*INPUT DATA*.

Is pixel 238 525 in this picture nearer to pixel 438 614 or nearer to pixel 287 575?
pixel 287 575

==

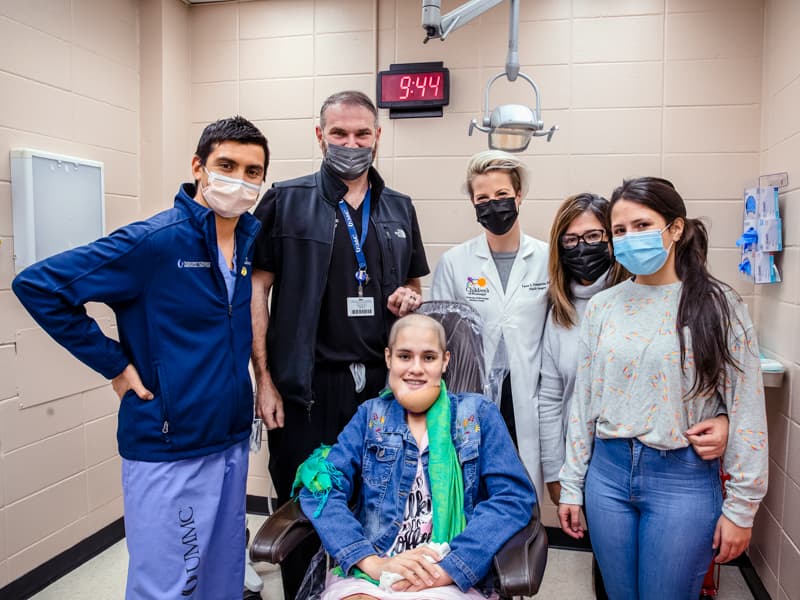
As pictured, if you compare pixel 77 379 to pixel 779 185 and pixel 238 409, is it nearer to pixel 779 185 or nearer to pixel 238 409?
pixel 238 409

* * *

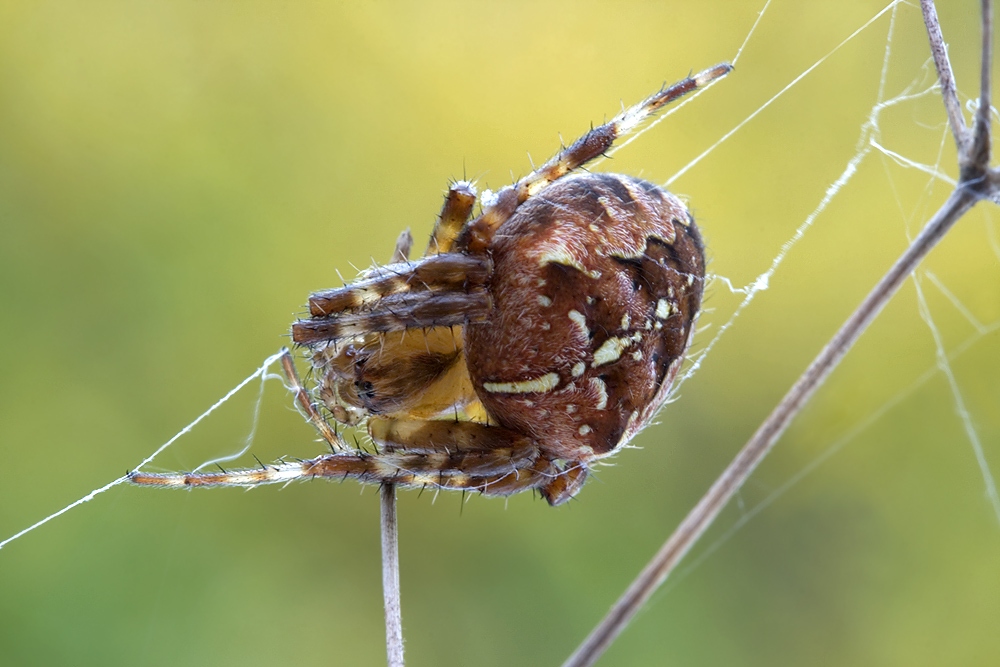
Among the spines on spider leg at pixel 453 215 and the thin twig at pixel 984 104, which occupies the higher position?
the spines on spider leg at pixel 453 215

*TO DO*. Pull out every line of the records that contains the word "spider", and copy each one in full.

*PROBLEM SOLUTION*.
Among the spines on spider leg at pixel 453 215 and the thin twig at pixel 984 104, which occupies the higher position?
the spines on spider leg at pixel 453 215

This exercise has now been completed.